Posted Jul 31, 2024 13:12 UTC (Wed) by kleptog (subscriber, #1183) [Link] (2 responses)

The thing is, that's not the threat model 2FA is protecting against.

The threat model is someone has downloaded or somehow otherwise captured a whole lot of usernames/passwords and is trying them on all sorts of websites. For that 2FA works perfectly because they don't have your phone. They don't even know who the users are so couldn't find the phone even if they wanted to.

Against targeted attacks 2FA is obviously less useful, though still a step up from the example that started this conversation, which is asking people to include their zipcode when using a credit card.

You don't need to outrun the leopard, you just need to be faster than the next person.

(The bank's 2FA does require a biometric or separate pin code to unlock.)

Some donation data prompts are nasty

Posted Jul 31, 2024 13:31 UTC (Wed) by somlo (subscriber, #92421) [Link] (1 responses)

> The threat model is someone has downloaded or somehow otherwise captured a whole lot of usernames/passwords

Keeping the specific threat model in mind is important, and unfortunately underrated.

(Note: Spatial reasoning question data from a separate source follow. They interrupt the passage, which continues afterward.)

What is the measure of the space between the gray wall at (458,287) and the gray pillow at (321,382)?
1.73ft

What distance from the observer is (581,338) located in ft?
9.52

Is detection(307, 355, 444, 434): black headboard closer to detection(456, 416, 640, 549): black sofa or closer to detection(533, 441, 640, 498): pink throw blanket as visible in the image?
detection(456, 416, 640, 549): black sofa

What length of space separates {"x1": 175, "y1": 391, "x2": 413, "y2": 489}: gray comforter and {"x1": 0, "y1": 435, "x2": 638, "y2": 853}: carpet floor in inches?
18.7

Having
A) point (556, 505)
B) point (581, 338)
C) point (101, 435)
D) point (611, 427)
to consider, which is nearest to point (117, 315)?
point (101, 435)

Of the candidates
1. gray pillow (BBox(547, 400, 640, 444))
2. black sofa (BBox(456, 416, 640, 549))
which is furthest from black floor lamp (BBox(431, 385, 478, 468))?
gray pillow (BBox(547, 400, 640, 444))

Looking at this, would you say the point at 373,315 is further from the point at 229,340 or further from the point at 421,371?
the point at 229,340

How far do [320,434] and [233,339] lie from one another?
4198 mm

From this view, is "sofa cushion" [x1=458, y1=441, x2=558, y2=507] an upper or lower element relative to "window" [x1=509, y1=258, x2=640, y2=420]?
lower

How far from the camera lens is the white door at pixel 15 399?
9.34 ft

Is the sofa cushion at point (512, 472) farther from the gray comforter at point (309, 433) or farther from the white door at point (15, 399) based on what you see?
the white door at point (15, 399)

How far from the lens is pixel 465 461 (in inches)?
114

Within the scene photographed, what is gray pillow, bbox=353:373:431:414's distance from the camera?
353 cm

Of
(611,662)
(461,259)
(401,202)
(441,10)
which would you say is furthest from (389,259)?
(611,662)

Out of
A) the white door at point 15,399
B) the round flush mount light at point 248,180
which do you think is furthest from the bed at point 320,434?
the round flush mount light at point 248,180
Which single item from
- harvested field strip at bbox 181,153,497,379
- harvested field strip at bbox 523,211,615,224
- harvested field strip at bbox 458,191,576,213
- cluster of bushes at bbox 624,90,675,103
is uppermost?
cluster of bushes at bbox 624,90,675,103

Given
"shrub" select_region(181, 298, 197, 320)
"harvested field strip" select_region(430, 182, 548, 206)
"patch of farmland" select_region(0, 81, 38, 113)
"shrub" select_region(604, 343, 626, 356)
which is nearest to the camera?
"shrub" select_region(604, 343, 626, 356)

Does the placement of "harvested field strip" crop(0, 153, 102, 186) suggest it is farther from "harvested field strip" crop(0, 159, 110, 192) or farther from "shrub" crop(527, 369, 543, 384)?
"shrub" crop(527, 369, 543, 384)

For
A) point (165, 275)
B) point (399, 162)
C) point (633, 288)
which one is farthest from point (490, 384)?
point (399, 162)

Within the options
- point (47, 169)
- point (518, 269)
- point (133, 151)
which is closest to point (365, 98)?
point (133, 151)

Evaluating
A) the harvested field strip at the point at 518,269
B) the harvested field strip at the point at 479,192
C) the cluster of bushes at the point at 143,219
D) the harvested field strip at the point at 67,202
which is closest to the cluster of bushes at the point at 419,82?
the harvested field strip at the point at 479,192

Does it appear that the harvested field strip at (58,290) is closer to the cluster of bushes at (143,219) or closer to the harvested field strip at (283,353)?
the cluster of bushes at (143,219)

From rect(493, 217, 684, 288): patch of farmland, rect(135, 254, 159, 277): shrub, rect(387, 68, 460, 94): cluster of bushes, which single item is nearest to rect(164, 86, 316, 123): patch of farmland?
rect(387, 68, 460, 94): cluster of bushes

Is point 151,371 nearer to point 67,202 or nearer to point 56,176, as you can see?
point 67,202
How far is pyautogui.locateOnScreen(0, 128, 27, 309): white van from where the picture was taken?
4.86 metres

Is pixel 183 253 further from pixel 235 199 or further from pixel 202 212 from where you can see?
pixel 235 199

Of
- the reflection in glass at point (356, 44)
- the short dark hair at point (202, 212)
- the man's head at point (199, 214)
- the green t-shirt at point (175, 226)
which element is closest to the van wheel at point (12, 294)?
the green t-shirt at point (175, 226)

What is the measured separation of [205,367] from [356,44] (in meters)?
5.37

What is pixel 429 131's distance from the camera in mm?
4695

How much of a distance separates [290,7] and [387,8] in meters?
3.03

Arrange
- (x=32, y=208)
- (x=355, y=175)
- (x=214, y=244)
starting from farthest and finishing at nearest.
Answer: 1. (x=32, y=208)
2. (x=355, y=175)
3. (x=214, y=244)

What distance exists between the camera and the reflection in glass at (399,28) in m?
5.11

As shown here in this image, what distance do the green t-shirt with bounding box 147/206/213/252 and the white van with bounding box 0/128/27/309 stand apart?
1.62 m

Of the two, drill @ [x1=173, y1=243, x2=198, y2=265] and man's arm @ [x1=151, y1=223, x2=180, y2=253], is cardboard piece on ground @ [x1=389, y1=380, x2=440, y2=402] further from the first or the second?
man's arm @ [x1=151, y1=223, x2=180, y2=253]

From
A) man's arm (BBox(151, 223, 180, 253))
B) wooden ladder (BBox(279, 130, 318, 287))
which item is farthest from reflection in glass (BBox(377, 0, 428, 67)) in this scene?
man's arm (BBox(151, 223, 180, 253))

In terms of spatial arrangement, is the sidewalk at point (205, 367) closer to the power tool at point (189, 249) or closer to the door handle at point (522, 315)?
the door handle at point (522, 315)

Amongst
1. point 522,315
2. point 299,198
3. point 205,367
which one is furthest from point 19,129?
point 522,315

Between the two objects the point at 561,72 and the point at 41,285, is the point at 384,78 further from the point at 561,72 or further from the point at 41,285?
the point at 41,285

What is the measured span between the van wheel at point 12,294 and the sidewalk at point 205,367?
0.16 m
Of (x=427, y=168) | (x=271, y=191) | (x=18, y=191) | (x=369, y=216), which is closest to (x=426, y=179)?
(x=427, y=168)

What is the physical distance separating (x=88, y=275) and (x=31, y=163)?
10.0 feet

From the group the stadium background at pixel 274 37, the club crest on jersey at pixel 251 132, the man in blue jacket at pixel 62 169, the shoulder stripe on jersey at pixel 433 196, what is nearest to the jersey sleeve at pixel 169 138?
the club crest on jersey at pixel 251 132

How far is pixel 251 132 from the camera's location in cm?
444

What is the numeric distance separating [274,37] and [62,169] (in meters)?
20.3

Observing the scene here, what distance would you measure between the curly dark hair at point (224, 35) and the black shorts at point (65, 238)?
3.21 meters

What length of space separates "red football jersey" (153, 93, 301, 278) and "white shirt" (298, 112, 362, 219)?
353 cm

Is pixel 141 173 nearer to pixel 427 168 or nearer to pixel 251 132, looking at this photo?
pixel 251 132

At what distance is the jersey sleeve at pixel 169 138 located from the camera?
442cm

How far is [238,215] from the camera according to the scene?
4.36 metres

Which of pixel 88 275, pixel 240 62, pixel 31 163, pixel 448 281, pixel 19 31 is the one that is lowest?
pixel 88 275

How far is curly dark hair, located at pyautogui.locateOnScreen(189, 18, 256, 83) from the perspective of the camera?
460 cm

When we lose track of that, we end up looking for *perfect* security that's somehow also palatable to the average normie user, which so far hasn't happened.

It's important to distinguish between the zombie that's chasing after *you* specifically, in which case you need to prepare by focusing on Rule #1 (Cardio) -- vs. a bear that's just chasing after *lunch*, in which case outrunning the poor sod next to you is perfectly adequate. :)

I find this very insightful on the topic: https://scholar.harvard.edu/files/mickens/files/thisworld...

Some donation data prompts are nasty

Posted Jul 31, 2024 15:14 UTC (Wed) by farnz (subscriber, #17727) [Link]

It's also worth being realistic about the outcome of defending against a specific threat; I can promise you now that if a sufficiently capable bad actor has taken me and my family hostage, and is going to kill us all if we don't give the bad actor everything they need to get into my accounts, that they're getting what they ask for, because the consequence of not giving them everything is bad enough that I don't want to risk it.

There is, of course, a relevant XKCD comic about this, with the bad guys not giving up because the computer security is too good, but instead assaulting the computer owner to get access, and we forget that observation at our peril.